After that, Milburn received a second wave of inquiries from an unexpected group: investors outside the restaurant industry. Given the realities of their existing businesses—maybe they were involved in fitness centers or real estate, for instance—many wanted businesses positioned for long-term success. An established and nimble quick serve like Wienerschnitzel fit the bill.
“Our pipeline is filled with people outside of the restaurant industry who have seen a life-altering event and are assessing opportunities for themselves and their community,” Milburn says. “They see a brand like ours as one that’s unique with some staying power and feel it’s a good bet.”
At Vitality Bowls, Malinowski has similarly noticed rising interest from non-restaurant entrepreneurs, including professional business folks and management types exploring franchising as an alternative to employment.
“With the economy shaken, they don’t want their fate resting in someone else’s hands,” Malinowski says. “They want to control their own destiny and understand people will always need to eat, which has led to more people entertaining [quick-service] franchising.”
Increasing international appetite
The rather solid performance of U.S. quick serves amid the pandemic has intensified interest in quick-service franchises abroad. Holthouser, in fact, notes a healthy appetite for U.S. brands around the world.

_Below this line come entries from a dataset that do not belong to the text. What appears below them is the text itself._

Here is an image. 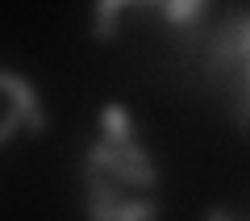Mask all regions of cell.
<instances>
[{
	"instance_id": "4",
	"label": "cell",
	"mask_w": 250,
	"mask_h": 221,
	"mask_svg": "<svg viewBox=\"0 0 250 221\" xmlns=\"http://www.w3.org/2000/svg\"><path fill=\"white\" fill-rule=\"evenodd\" d=\"M0 96H4V109H0V146L17 130L46 133V113L38 105V92H34V80L29 75L0 67Z\"/></svg>"
},
{
	"instance_id": "2",
	"label": "cell",
	"mask_w": 250,
	"mask_h": 221,
	"mask_svg": "<svg viewBox=\"0 0 250 221\" xmlns=\"http://www.w3.org/2000/svg\"><path fill=\"white\" fill-rule=\"evenodd\" d=\"M205 75L217 88L229 117L250 130V13H233L208 38Z\"/></svg>"
},
{
	"instance_id": "3",
	"label": "cell",
	"mask_w": 250,
	"mask_h": 221,
	"mask_svg": "<svg viewBox=\"0 0 250 221\" xmlns=\"http://www.w3.org/2000/svg\"><path fill=\"white\" fill-rule=\"evenodd\" d=\"M205 4H208V0H96V13H92V38H96V42H113L125 9H159L163 17H167V25L188 29V25H196V17L205 13Z\"/></svg>"
},
{
	"instance_id": "1",
	"label": "cell",
	"mask_w": 250,
	"mask_h": 221,
	"mask_svg": "<svg viewBox=\"0 0 250 221\" xmlns=\"http://www.w3.org/2000/svg\"><path fill=\"white\" fill-rule=\"evenodd\" d=\"M83 213L96 221H146L159 217L150 200L159 188V167L150 151L134 133L129 109L104 105L100 113V138L83 151Z\"/></svg>"
}]
</instances>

At FOCUS Brands, where about 25 percent of the nearly 6,500 units in the company’s portfolio sit outside the U.S., international growth is running seven to eight times faster than domestic growth, Holthouser says.
“Our brands have runway in the U.S., but American brands are popular elsewhere … and I suspect this will become more intense in the coming years,” he says, citing particularly heavy interest in areas across the Middle East and Asia.
Wooing the newbies
Over recent years, Barberitos founder and CEO Downing Barber found many foodservice entrepreneurs, particularly those from the millennial set, most interested in creating their own concept. Tapping into a franchise system lacked a certain amount of sexiness, Barber contends. The pandemic, however, demonstrated the value of a franchise, especially those that adapted and supported their franchise partners.
Throughout 2020, Barberitos “poured money into technology,” Barber says, including app development, online orders that sync with in-store POS systems, and third-party delivery. As a result, Barberitos’ 50 stores enjoyed a vested partner fighting alongside them to steady performance amid a challenging environment.
“I think more folks are opening to the idea of franchising because they can join a system that’s survived and knows how to do it,” Barber says. “They see they don’t have to go at it alone.”
Assessing a brand’s technological backbone
Finally, many prospective franchisees are assigning an even higher priority to a system’s technological backbone from back-office and kitchen tools to consumer-facing mobile apps and online ordering. Having such technologically charged capabilities signals a modern, sophisticated operation moving with consumers and providing operators worthwhile tools to succeed.
“The pandemic accelerated the move to all things digital, and we’re only going to see more of it,” Holthouser says.
That’s especially true on the consumer side, where rampant adoption of technology has supercharged the way in which brands and consumers interact. No longer limited to dine-in or drive-thru traffic, brands touch consumers today through multiple channels, from third-party delivery and mobile apps to curbside pickup. Technology enables restaurant brands to provide the optionality customers crave and to deliver for their franchise partners.
“Talk to many of our franchisees and they’d tell you that without our technology and apps, a different story would be written about their performance in 2020,” Holthouser says.